The geography classroom has come a long way since I left school over a decade ago (which really was not that long ago!). More students are being offered the opportunity of school expeditions to not only travel and understand the world we live in, or meet people from different cultures, or even get involved in projects abroad, but actually learn what it means to be a global citizen in a hyper-globalised world.

More students than ever before are also gaining real employable skills from group volunteering trips in Africa; from running their own fundraising campaigns, raising awareness of their travels or fundraising for charitable causes, which is something that we see here at African Adventures all the time. If anything, the rise in social media over the past decade, the numerous charity fundraising websites that are now available and the fact that young adults are becoming ‘cleverer’ with modern technology/communication portals all helps with fundraising and putting the word out there.
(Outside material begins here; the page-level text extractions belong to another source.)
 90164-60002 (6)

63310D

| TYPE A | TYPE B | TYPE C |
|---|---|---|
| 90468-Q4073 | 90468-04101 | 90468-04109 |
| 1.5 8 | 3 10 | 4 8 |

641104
This is also exactly what a lot of employers look for today. Young workers who use their initiative and find ways to meet objectives and targets.

“More students than ever before are gaining real employable skills from group volunteering trips in Africa”

During the past two years of my working in this sector and volunteering in Ghana, Kenya and Zanzibar with school groups, I have seen students bag-pack in supermarkets, jump out of airplanes, abseil off buildings, and hold disco, quiz and curry nights, to name just a few.

These invaluable skills are not only accessible for the rich or middle-class kids that it seemed to be when I was at school. More students from perceived ‘less well-off’ areas or backgrounds are seizing the opportunity to volunteer now. Not at twenty when I could first afford to travel abroad without my parents and volunteer for long periods of time!

The knock-on effects from students travelling and volunteering abroad also have a massive impact on the children that we work with in project schools in Africa. Aside from the obvious physical work that these student volunteers carry out on building new classrooms, renovating structures or teaching mathematics and English, our student volunteers are also choosing to continue their support of our charitable causes. In essence, student volunteers are seeing the support process all the way through. From meeting the children that are directly benefited through our work to actually propping up and supporting that process by volunteering, fundraising and donating towards the further development of these communities. In some cases, our volunteers even come back for family volunteering trips in Africa. We’re witnesses to a paradigm shift, the concept of the traditional ‘family package holiday’ is also changing and, in my mind, for the better!

“One of the things I love seeing is this breaking down of barriers, the understanding students obtain that despite the different way of life, the different cultures, tastes, sights and smells”

If more of our young adults took up this calling, or were presented with this opportunity, our country’s young adults would be even more fit to live in a constantly globalised world where it is not uncommon to talk to someone across the other side of the world on a daily basis or live next door to someone who fifty years ago would be described as ‘foreign’.
One of the biggest things I love seeing is this breaking down of barriers, the understanding students obtain that despite the different way of life, the different cultures, tastes, sights and smells. We are all the same in this world and we all should continue to promote this way of life, for cultural discoveries at a young age and for the act of giving a helping hand to those in need.